Consider for a minute the events of the September 11, 2001 attacks also known as 9/11, which consisted of a series of coordinated terrorist and suicide attacks upon the United States of America. Is this something that had occurred in the past? No. Should have the building owners or the insurance companies foreseen and identified those events in their risk assessments to protect their assets? Yes. I admit that risks cannot always be foreseen as exactly as they might occur, however, astute risk managers should be able to predict certain threatening events to protect their companies and assets. When performing a risk assessment for the protection of a building like the World Trade Center, all risk scenarios must be considered. For example, flood, power outage, shattered windows, non-operational emergency exit doors, earthquake, and even building collapse of various levels might be considered. Having said that, a collapse can be caused by a bomb placed inside the building, missile attack, or a suicide plane. If we fail to identify the various possibilities of building collapse due to external threats in our risk assessment because such event has not occurred or been reported in the past, then our risk assessment is not complete and when such event occurs, we might lose billions because the event wasn’t identified as a risk and was excluded from the insurance contract.
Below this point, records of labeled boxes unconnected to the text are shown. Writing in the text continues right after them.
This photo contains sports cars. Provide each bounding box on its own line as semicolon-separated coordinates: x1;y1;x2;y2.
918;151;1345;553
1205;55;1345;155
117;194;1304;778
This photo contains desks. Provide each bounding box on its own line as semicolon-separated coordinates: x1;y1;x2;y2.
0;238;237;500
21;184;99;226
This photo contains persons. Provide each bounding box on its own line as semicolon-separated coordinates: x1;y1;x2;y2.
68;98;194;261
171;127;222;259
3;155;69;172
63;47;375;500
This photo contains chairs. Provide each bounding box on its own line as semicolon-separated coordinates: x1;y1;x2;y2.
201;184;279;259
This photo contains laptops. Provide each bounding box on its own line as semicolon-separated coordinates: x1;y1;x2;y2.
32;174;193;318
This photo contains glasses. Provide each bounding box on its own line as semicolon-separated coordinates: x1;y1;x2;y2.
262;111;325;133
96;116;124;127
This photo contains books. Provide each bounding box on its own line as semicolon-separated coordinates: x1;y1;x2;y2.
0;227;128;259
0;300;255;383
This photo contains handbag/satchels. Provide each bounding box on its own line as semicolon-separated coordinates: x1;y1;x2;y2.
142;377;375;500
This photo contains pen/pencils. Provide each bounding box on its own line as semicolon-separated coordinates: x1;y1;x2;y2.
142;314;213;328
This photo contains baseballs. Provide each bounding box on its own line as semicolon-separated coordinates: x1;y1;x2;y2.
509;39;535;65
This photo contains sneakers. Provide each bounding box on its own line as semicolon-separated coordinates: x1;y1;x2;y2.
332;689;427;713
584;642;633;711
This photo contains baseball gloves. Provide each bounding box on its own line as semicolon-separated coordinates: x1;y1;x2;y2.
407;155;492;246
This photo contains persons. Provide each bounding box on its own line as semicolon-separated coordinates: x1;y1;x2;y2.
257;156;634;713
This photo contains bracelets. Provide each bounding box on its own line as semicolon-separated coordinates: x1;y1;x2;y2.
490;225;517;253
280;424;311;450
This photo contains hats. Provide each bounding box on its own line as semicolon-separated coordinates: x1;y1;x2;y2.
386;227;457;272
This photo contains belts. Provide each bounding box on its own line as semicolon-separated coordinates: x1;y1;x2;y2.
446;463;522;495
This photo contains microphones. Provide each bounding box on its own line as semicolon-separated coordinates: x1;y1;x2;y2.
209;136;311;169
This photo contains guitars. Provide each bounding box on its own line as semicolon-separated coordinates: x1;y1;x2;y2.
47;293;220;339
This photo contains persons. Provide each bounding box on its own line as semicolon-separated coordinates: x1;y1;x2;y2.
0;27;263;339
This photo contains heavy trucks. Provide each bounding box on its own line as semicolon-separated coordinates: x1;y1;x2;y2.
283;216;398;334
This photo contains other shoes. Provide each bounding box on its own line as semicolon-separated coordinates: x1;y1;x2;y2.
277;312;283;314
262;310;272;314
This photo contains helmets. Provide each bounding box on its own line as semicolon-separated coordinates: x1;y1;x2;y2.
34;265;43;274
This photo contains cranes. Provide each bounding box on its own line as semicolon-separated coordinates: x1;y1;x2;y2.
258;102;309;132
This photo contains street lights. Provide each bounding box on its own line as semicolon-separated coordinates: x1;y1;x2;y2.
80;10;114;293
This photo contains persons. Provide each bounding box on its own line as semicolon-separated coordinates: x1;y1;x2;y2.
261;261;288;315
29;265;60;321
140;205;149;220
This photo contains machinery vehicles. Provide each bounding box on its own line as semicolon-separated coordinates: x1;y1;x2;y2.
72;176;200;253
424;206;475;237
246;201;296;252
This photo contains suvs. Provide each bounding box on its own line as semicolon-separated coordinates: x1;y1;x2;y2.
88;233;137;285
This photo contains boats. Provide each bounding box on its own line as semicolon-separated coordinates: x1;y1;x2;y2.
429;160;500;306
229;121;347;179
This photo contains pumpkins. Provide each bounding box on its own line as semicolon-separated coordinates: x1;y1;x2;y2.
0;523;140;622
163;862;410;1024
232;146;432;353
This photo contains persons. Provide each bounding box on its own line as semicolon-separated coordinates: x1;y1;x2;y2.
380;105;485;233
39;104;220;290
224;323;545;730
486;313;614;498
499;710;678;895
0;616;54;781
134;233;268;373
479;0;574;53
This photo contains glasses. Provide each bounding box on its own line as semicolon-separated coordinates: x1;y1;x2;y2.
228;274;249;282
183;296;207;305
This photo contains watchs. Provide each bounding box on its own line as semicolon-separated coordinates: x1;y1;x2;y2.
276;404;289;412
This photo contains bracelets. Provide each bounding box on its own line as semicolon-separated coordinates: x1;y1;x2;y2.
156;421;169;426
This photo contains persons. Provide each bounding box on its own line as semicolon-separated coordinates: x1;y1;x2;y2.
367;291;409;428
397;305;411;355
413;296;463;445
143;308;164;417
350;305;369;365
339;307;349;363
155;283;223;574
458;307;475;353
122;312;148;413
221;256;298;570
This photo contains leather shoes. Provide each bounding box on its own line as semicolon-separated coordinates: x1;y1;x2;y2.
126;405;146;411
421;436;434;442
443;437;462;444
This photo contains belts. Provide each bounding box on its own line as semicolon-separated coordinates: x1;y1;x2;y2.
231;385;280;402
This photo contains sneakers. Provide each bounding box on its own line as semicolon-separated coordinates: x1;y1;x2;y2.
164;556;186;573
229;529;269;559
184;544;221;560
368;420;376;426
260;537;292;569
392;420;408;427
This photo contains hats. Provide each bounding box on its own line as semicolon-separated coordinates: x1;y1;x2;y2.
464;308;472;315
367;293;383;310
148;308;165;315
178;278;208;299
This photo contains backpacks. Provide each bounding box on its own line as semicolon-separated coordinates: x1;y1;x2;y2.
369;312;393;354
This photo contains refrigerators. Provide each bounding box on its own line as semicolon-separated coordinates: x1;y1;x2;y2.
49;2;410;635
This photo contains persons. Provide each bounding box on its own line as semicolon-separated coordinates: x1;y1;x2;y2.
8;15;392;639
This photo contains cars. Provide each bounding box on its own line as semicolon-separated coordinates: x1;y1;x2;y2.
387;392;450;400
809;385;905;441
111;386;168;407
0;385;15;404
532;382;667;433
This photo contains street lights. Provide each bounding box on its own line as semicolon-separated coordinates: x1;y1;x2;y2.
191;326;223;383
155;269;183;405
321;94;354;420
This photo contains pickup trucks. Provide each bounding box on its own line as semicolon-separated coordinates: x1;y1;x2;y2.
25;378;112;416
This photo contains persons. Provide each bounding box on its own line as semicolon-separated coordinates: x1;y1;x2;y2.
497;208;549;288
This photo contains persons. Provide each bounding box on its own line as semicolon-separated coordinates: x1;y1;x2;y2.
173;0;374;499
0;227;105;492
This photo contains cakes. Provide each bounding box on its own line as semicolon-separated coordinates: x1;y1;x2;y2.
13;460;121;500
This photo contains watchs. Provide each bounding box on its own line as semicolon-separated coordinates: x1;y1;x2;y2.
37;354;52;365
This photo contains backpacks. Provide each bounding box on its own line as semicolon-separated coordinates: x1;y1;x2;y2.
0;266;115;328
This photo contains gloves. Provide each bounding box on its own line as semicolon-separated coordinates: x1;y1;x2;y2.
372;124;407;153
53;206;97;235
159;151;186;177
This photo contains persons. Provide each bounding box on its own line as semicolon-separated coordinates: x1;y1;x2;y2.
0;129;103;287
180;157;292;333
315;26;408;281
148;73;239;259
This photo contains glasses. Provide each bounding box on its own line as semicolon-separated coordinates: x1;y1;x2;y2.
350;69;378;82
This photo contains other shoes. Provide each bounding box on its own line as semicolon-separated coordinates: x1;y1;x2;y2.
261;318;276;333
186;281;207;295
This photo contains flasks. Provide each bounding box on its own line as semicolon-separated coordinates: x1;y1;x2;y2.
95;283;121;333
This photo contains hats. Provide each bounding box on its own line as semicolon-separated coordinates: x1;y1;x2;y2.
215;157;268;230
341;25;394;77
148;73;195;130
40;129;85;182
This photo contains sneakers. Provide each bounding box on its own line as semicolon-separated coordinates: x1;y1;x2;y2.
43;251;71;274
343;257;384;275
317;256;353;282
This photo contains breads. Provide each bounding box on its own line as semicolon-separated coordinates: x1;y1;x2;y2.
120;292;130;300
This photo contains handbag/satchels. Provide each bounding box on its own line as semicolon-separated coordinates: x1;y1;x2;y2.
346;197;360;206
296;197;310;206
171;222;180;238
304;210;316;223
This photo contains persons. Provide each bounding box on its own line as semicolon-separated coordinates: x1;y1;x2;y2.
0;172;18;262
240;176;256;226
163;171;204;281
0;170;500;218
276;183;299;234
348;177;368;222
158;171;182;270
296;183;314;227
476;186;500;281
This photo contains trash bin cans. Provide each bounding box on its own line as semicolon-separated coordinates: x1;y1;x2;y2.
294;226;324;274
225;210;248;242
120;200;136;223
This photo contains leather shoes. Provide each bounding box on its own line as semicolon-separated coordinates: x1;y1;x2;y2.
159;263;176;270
The same example can be applied to the possibility of employers selling the personal information of their own company employees. Any time and in any corporate environment, we make a decision to grant access to certain people and certain confidential information, we take a risk that those people with privileged access may at some point abuse their access privileges and sell the valuable information in the marketplace. Even though, there may not be a reported news about an employer selling its clients’ information, the fact that anyone with privileged access can abuse his or her access is a possibility, whether it’s the president of the company or the secretary who has been granted similar access rights by the boss. Personal information trade is very lucrative business and last time I checked, you can acquire a social security number online for $35 to $45 US dollars among other personal information like personal cell phone logs and more.
In conclusion, we must see risks for what they are and what they might be in the future in order to protect the companies we work for and our own assets. Some risks are known facts and others just happen to be future threat possibilities based on changes in the social environment, corporate culture, global conflicts, and technology. All of the identified threats have to be carefully assessed for their occurrence probability, impact, and potential safeguards. We may choose not to protect ourselves against some of the threats, but at least we have to acknowledge their possibility of occurrence and selectively decide to ignore them based on educated risk assessment.